There is another reminder here, just below the surface: such loyalty was real and freely given, near limitless in its depth. It is the answer, for me, to the one great question: the war went on because we believed it should, because we believed that we were right.
Scholarship still wrestles with the First World War. The debates are sometimes caricatures but are no less fascinating for this: The Germans started it all. The Yanks won it. The Brits were idiots, and the French cowards. The Canadians and Australians were twelve feet tall and indestructible. The Italians were weak and turned coat halfway through. The Austrians were incapable, the Russians weak, and the Turks inscrutable. Submarines were the key, and maybe airplanes, or was it tanks? Horses were useless. Generals were useless. Generals with horses were the most useless of all. Militaries learned a lot, but slowly, or a little and not fast enough. We were the good guys, meaning the other guys were just as certainly bad. It ended in armistice, or was it a sellout? The armistice stopped one war but started another. Or was that another convenient half-truth? Opacity encrusts obscurity. The presses roll on; the conferences continue, as well they should.

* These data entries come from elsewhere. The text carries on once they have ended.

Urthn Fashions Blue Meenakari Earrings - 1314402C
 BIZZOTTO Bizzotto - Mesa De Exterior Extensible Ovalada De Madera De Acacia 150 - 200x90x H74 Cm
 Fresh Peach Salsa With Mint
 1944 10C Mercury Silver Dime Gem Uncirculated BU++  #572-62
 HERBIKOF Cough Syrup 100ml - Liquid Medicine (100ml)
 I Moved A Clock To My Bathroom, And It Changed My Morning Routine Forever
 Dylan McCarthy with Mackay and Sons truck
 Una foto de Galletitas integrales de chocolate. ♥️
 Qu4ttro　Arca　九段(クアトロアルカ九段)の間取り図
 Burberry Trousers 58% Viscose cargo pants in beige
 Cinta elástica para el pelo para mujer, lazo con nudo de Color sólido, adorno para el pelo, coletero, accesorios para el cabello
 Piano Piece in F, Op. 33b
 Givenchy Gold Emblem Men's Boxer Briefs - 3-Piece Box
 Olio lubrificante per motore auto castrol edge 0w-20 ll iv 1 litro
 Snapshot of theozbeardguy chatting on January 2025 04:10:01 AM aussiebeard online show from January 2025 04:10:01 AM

The one hundredth anniversary of the First World War will revitalize hoary myths, refight old battles, chew through reputations, and ask, occasionally, an intriguing new question. Works of scholarly creation or artistic beauty will jostle with vapid polemics and slimly sourced nonsense. They will all carry the banners of education, remembrance, and civic responsibility. Some will be worth such monikers. Most will be forgettable and, sadly, non-refundable.
And in one small corner of the old Empire, the dreadful war will remain, for another generation or so, the “Ju-ly Drive.”